How I built a queued, cached thumbnail pipeline for a desktop photo app without blocking the UI or overwhelming the system

28 March 2026
Electron Node.js TypeScript Sharp Side Projects

When you open a folder of 600 photos in Foco, the app needs to display every image as a thumbnail. It needs to do that quickly, without freezing the UI, and without melting your CPU.

One approach is to process everything at once. Fire off 600 Sharp operations as fast as the loop runs and wait for them to finish. This works in the sense that it eventually produces thumbnails. It also pegs the CPU, makes the app unresponsive, and on a slower machine will occasionally exhaust the process.

The right approach is a queue with a concurrency limit, combined with a disk cache so you never repeat work. Here is how I built it.

Why Sharp

Sharp is a Node.js image processing library built on top of libvips. It is fast in a way that pure JavaScript image libraries are not, because the actual work happens in a native module. Resizing and encoding a JPEG takes milliseconds per image.

In Foco, all thumbnail generation runs through Sharp in Electron’s main process. The renderer never touches pixel data. It sends an IPC request, the main process does the work via Sharp, and the result comes back as a file path to a cached thumbnail on disk.

The main process: generation and caching

The thumbnail service in the main process is straightforward. Given an image path and the folder it lives in, it either returns a cached thumbnail or generates a new one with Sharp.

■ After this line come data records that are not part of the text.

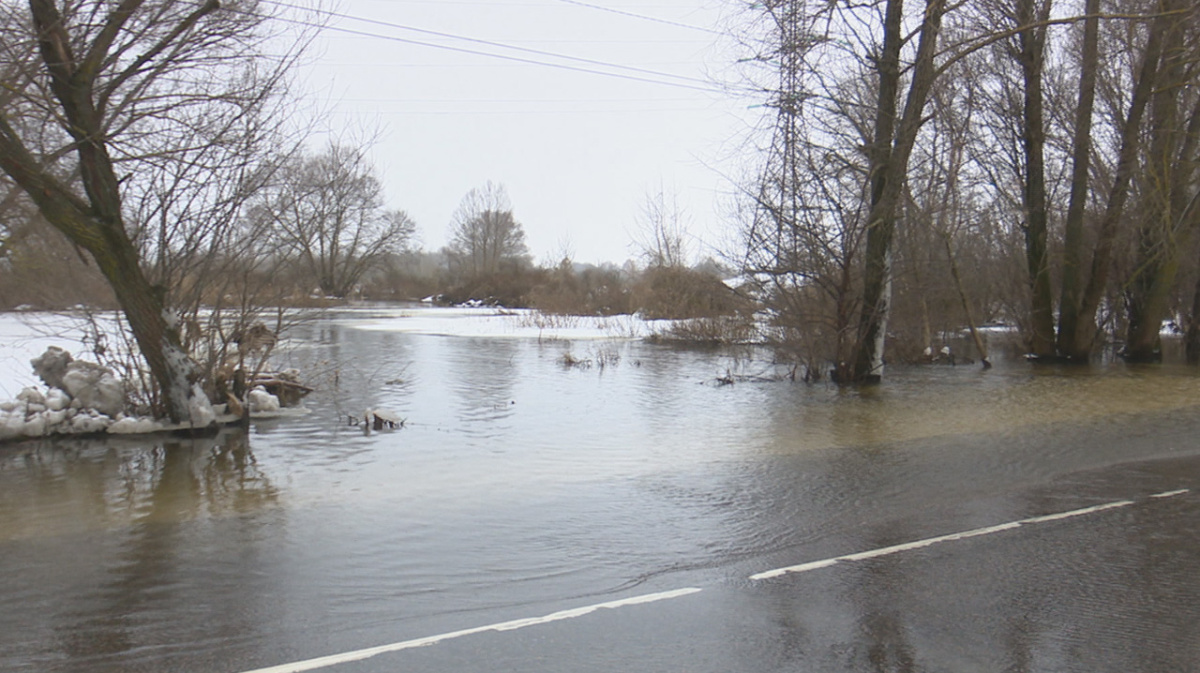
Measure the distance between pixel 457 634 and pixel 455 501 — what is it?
3.75 metres

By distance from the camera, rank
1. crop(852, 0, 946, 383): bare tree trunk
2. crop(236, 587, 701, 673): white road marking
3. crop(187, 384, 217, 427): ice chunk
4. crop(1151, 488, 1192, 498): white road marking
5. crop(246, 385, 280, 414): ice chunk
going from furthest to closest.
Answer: crop(852, 0, 946, 383): bare tree trunk < crop(246, 385, 280, 414): ice chunk < crop(187, 384, 217, 427): ice chunk < crop(1151, 488, 1192, 498): white road marking < crop(236, 587, 701, 673): white road marking

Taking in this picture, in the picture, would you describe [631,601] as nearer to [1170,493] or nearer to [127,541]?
[127,541]

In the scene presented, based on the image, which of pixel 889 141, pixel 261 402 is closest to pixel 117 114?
pixel 261 402

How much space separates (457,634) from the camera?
16.5 ft

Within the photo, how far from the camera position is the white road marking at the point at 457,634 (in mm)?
4538

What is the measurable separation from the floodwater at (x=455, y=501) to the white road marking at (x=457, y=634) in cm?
13

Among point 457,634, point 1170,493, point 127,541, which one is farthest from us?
point 1170,493

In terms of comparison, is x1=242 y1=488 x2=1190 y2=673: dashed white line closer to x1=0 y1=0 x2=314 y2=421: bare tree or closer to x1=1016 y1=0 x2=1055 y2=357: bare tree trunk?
x1=0 y1=0 x2=314 y2=421: bare tree

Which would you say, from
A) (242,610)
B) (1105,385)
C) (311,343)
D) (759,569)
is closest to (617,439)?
(759,569)

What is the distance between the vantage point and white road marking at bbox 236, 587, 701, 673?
4.54 m

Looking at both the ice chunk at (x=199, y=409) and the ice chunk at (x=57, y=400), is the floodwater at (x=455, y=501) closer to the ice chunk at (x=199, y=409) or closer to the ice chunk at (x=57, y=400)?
the ice chunk at (x=199, y=409)

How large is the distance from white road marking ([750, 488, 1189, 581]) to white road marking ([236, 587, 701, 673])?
2.66 feet

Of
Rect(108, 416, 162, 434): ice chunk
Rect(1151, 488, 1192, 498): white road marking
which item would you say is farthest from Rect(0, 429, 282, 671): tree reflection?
Rect(1151, 488, 1192, 498): white road marking

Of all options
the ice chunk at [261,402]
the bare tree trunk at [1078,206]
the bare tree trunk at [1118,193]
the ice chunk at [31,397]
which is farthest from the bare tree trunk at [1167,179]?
the ice chunk at [31,397]
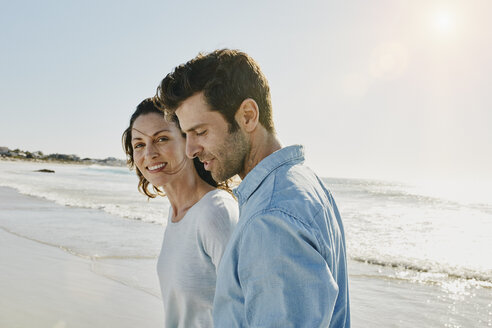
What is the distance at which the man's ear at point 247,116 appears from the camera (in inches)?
61.2

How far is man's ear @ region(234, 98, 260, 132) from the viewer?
5.10 ft

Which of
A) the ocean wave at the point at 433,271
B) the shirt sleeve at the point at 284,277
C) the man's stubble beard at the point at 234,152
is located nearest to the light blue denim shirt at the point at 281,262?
the shirt sleeve at the point at 284,277

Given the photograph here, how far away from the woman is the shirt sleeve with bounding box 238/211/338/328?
3.72 feet

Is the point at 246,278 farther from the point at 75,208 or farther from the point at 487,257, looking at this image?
the point at 75,208

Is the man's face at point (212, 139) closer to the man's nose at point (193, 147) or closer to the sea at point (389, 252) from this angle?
the man's nose at point (193, 147)

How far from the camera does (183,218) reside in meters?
2.55

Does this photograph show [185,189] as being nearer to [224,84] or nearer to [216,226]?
[216,226]

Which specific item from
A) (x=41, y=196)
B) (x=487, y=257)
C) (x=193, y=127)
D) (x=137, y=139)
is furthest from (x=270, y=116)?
(x=41, y=196)

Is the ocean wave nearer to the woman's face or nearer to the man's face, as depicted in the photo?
the woman's face

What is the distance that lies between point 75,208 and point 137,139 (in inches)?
553

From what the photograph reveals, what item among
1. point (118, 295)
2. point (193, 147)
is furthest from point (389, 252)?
point (193, 147)

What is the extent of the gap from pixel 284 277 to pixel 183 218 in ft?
5.29

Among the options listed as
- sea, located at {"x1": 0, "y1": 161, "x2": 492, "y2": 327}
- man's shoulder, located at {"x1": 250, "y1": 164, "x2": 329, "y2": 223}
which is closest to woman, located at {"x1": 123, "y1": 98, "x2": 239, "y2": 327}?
man's shoulder, located at {"x1": 250, "y1": 164, "x2": 329, "y2": 223}

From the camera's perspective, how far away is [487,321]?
5918mm
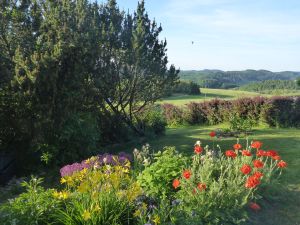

const CACHE_DIR = '.foco-cache'
const THUMB_DIR = 'thumbnails'
const THUMB_SIZE = 160
const THUMB_QUALITY = 75

export async function getThumbnailPath(imagePath: string, folderPath: string): Promise<string> {
  const cacheDir = await ensureCacheDir(folderPath)
  const { name } = parse(imagePath)
  const thumbPath = join(cacheDir, `${name}.thumb.jpg`)

  try {
    const [thumbStat, srcStat] = await Promise.all([fs.stat(thumbPath), fs.stat(imagePath)])
    if (thumbStat.mtimeMs >= srcStat.mtimeMs) {
      return thumbPath
    }
  } catch {
    // Cache miss — generate below
  }

  await sharp(imagePath)
    .resize(THUMB_SIZE, THUMB_SIZE, { fit: 'cover', position: 'centre' })
    .jpeg({ quality: THUMB_QUALITY })
    .toFile(thumbPath)

  return thumbPath
}

Thumbnails are stored in a .foco-cache/thumbnails/ directory inside the folder itself, next to the photos. The cache key is the thumbnail filename. It’s derived from the source image name and combined with a modification time check. If the cached thumbnail’s mtime is newer than or equal to the source file’s mtime, the cached version is valid. If the source has been modified since the thumbnail was generated, Sharp regenerates it.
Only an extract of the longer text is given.